═══ Extracted material
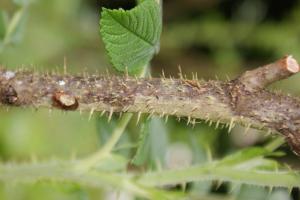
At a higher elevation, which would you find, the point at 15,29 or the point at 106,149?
the point at 15,29

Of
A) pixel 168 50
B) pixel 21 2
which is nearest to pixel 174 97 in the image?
pixel 21 2

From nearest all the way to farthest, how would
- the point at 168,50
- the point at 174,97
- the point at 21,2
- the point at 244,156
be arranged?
the point at 174,97 < the point at 244,156 < the point at 21,2 < the point at 168,50

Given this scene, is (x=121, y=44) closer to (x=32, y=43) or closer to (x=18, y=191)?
(x=18, y=191)

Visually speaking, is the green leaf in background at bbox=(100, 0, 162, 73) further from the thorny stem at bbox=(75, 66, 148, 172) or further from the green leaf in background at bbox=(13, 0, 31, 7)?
the green leaf in background at bbox=(13, 0, 31, 7)

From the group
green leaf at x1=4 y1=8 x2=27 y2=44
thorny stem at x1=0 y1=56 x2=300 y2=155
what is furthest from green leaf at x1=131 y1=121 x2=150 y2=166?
green leaf at x1=4 y1=8 x2=27 y2=44

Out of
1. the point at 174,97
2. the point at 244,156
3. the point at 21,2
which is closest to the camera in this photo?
the point at 174,97

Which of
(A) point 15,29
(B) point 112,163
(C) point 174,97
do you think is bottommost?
(B) point 112,163

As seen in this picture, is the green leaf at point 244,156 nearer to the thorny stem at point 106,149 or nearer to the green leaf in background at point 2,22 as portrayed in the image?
the thorny stem at point 106,149

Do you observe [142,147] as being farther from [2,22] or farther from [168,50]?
[168,50]

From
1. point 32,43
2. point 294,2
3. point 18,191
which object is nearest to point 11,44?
point 18,191
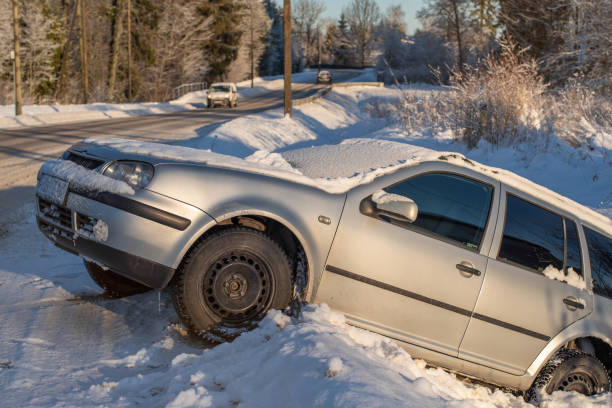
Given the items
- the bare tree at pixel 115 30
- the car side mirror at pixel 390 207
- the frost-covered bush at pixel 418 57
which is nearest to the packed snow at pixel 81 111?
the bare tree at pixel 115 30

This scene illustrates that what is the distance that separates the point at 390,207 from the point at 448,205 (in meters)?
0.50

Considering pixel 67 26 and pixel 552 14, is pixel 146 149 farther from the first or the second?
pixel 67 26

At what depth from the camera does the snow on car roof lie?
3.96 meters

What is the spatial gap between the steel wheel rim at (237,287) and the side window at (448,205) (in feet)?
3.48

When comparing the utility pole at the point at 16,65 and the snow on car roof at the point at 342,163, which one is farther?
the utility pole at the point at 16,65

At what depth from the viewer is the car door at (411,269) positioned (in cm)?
382

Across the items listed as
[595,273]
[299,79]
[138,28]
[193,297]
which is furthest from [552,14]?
[299,79]

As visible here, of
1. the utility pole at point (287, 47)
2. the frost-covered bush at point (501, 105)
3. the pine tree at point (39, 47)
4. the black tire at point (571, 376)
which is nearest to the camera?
the black tire at point (571, 376)

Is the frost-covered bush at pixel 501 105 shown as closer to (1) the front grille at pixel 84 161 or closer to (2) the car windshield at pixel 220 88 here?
(1) the front grille at pixel 84 161

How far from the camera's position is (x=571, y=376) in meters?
4.29

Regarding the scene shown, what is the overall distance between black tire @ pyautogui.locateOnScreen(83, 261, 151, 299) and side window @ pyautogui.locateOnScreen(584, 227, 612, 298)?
3632mm

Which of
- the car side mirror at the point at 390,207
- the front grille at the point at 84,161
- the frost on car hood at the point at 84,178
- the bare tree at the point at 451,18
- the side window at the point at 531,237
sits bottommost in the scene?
the side window at the point at 531,237

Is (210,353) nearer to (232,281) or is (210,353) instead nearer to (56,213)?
(232,281)

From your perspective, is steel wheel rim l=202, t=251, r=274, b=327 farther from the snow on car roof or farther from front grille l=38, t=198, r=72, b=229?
front grille l=38, t=198, r=72, b=229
══════
[What the task requires] Can you write out every item again with "frost-covered bush" renamed to "snowy shrub" and nothing else changed, leaving the pictures out?

[Written response]
At a higher elevation, which would you find, the point at 15,29 or the point at 106,149?
the point at 15,29

Of
A) pixel 168 50
B) pixel 21 2
which is nearest to pixel 174 97 in the image?
pixel 21 2

From nearest all the way to farthest, how would
- the point at 168,50
- the point at 174,97
- the point at 21,2
- the point at 244,156
be arranged?
the point at 174,97 < the point at 244,156 < the point at 21,2 < the point at 168,50

Given this scene, is (x=121, y=44) closer to (x=32, y=43) or closer to (x=18, y=191)?
(x=18, y=191)

Visually speaking, is the green leaf in background at bbox=(100, 0, 162, 73) further from the thorny stem at bbox=(75, 66, 148, 172) or further from the green leaf in background at bbox=(13, 0, 31, 7)?
the green leaf in background at bbox=(13, 0, 31, 7)

From the group
green leaf at x1=4 y1=8 x2=27 y2=44
thorny stem at x1=0 y1=56 x2=300 y2=155
what is furthest from green leaf at x1=131 y1=121 x2=150 y2=166?
green leaf at x1=4 y1=8 x2=27 y2=44

Out of
1. the point at 174,97
2. the point at 244,156
3. the point at 21,2
which is closest to the camera in this photo?
the point at 174,97

Which of
(A) point 15,29
(B) point 112,163
(C) point 174,97
do you think is bottommost?
(B) point 112,163

As seen in this picture, is the green leaf at point 244,156 nearer to the thorny stem at point 106,149 or nearer to the green leaf in background at point 2,22 as portrayed in the image?
the thorny stem at point 106,149

Do you observe [142,147] as being farther from [2,22] or farther from [168,50]?
[168,50]

From
1. point 32,43
2. point 294,2
3. point 18,191
which object is nearest to point 11,44?
point 18,191
Given the items
- the bare tree at pixel 115 30
- the car side mirror at pixel 390 207
- the snowy shrub at pixel 418 57
which is nearest to the packed snow at pixel 81 111?
the bare tree at pixel 115 30

This scene illustrates that what is the distance that separates the point at 390,207 from the point at 448,205 (in meters)?
0.50

Considering pixel 67 26 and pixel 552 14, is pixel 146 149 farther from the first or the second?
pixel 67 26

At what depth from the camera does the snow on car roof lie?
3.96 meters

What is the spatial gap between the steel wheel rim at (237,287) and the side window at (448,205) (in feet)?
3.48

When comparing the utility pole at the point at 16,65 and the snow on car roof at the point at 342,163, which one is farther?
the utility pole at the point at 16,65

At what depth from the viewer is the car door at (411,269) positioned (in cm)?
382

Across the items listed as
[595,273]
[299,79]
[138,28]
[193,297]
which is furthest from [552,14]?
[299,79]

As visible here, of
1. the utility pole at point (287, 47)
2. the snowy shrub at point (501, 105)
3. the pine tree at point (39, 47)
4. the black tire at point (571, 376)
which is nearest to the camera?
the black tire at point (571, 376)

Is the snowy shrub at pixel 501 105 shown as closer to (1) the front grille at pixel 84 161 or closer to (2) the car windshield at pixel 220 88 here?
(1) the front grille at pixel 84 161

How far from the camera's position is (x=571, y=376) in meters?
4.29

Regarding the scene shown, what is the overall distance between black tire @ pyautogui.locateOnScreen(83, 261, 151, 299) and side window @ pyautogui.locateOnScreen(584, 227, 612, 298)?
3632mm

Which of
- the car side mirror at the point at 390,207
- the front grille at the point at 84,161
- the frost on car hood at the point at 84,178
- the bare tree at the point at 451,18
- the side window at the point at 531,237
sits bottommost in the scene?
the side window at the point at 531,237

Is (210,353) nearer to (232,281) or is (210,353) instead nearer to (56,213)?
(232,281)

From your perspective, is steel wheel rim l=202, t=251, r=274, b=327 farther from the snow on car roof or farther from front grille l=38, t=198, r=72, b=229?
front grille l=38, t=198, r=72, b=229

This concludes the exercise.